Like I said, I'm still working out the bugs in my own sensor fusion implementation (mainly to do with the smoothing) but here's a quick function which returns an angle from the accelerometer and magnetometer without any smoothing. I'm not sure how necessary the wrap function is but I drink a lot so IDGAF.
func xRotateVector( vct, angle ):
var ss = sin( angle )
var cc = cos( angle )
return Vector3( vct.x, vct.y * cc - vct.z * ss, vct.y * ss + vct.z * cc )

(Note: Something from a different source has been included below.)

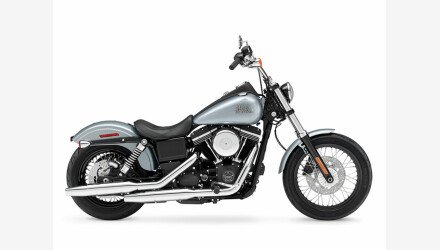 2015 Harley-Davidson Dyna for sale 200916736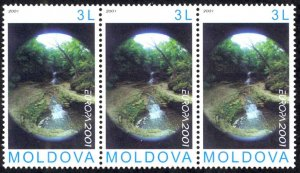 Moldova Sc# 376 MNH Strip/3 2001 Europa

func zRotateVector( vct, angle ):
var ss = sin( angle )
var cc = cos( angle )
return Vector3( vct.x * cc - vct.y * ss, vct.x * ss + vct.y * cc, vct.z )
func wrap( val ):
var circ = PI + PI
return val - ( int( val / circ ) * circ )
func quick_orientation():
var a = Input.get _ accelerometer()
var m = Input.get _ magnetometer()
var v = Vector3( 0.0, 0.0, wrap( PI + atan2( a.x, a.y ) ) )
a = zRotateVector( a, v.z )
v.x = wrap( PI / 2 + atan2( a.y, a.z ) )
m = xRotateVector( zRotateVector( m, v.z ), v.x )
v.y = wrap( atan2( m.x, m.z ) )
return v
Now I've given you everything. Sorry I didn't bring lube.